■ Document segment:
^^^^^^^^^^^^^^^^
Education is a partnership between the student, the teacher(s) and parent(s). All parties in the partnership must share the load. The student has to arrive at school ready to learn. The parent has to set boundaries, encourage, and provide support. Teachers must be knowledgeable in their subject area and proficient in transmitting that knowledge to students. All must participate and fulfill their role in the education process. Increasingly, those in the teaching profession are victims of violence in the classroom.

Carolyn Thompson of AP reported in the article, Teacher Killings Bring Shocking School Violence Numbers To Light:

About 4 percent of public school teachers reported they had been attacked physically during the 2007-08 school year, according to the U.S. Department of Education, citing a 2012 school safety report. Seven percent were threatened with injury by a student.
A 2011 survey found that 80 percent of teachers reported being intimidated, harassed, assaulted or otherwise victimized at least once during the previous year.
Of the 3,000 teachers surveyed, 44 percent reported physical offenses including thrown objects, student attacks and weapons shown, according to the American Psychological Association Task Force on Violence Directed Against Teachers, which conducted the national web-based survey.
The task force recommended creating a national registry to track the nature and frequency of incidents, saying this would help develop plans for prevention and intervention. It also suggested that all educators be required to master classroom management before they are licensed to teach…
http://www.huffingtonpost.com/2013/11/18/teacher-killings-bring-shocking-school-violence-rates_n_4295203.html?utm_hp_ref=@education123

The National Education Association (NEA) is also following the school violence issue.

Tim Walker wrote in the NEA Today article, Violence Against Teachers – An Overlooked Crisis?

According to a recent article published by the American Psychological Association (APA), 80 percent of teachers surveyed were victimized at school at least once in the current school year or prior year. Teacher victimization is a “national crisis,” says Dr. Dorothy Espelage of the University of Illinois at Urbana-Champaign, who served as chair of the APA task force on Classroom Violence Directed at Teachers. And yet, the issue is generally ignored or at least underreported by the media and given inadequate attention by scholars – a deficiency that has widespread implications for school safety, the teaching profession and student learning.
^^^^^^^^^^^^^^^^
■ Dataset content:
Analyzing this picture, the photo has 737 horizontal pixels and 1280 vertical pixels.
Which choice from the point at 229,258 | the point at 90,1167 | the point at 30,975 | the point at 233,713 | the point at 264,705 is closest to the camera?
^^^^^^^^^^^^^^^^
■ Task goal: Continue the passage on violence against teachers, starting right after its final sentence.

■ Solved problem:
The APA article was based on a survey – one of the few national studies – conducted in 2011 that solicited anonymous responses from almost 3,000 K-12 teachers in 48 states (NEA assisted APA by distributing the survey to its members).
NEA Today recently spoke with Dr. Espelage about the tasks force’s findings and recommendations and how addressing teacher victimization must be a component of any comprehensive school safety plan.
What kinds of attacks are teachers facing?
About half of the teachers who reported being victimized experienced harassment. Others reported property offenses, including theft and damage to property. And about one-quarter of these teachers experienced physical attacks. Harassment includes anything from obscene gestures, verbal threats and intimidation and obscene remarks. With physical offenses, teachers widely reported objects being thrown at them and being physically attacked. The most severe and uncommon cases are physical attacks that result in a visit to the doctor.
In your work with the task force, what did you find out that might surprise people?
A big surprise was the general scarcity of research out there about the victimization of teachers in the workplace. When the APA asked me as head the task force to conduct a survey, I assumed a lot of research was out there, but itwasn’t. It’s 2013 and there have been only 14 studies conducted internationally. It’s a very underreported problem.
So if you have an area that isn’t being studied thoroughly, it will never come to the attention of the public. And that won’t translate into better pre-service training, professional development for teachers, more support from administrators and other measures that can be taken to address the issue.
Any comprehensive examination of school violence must include violence directed at teachers. Focusing solely on student victimization to the exclusion of teacher victimization results in an inadequate representation of safety issues, which makes it more difficult to formulate effective solutions.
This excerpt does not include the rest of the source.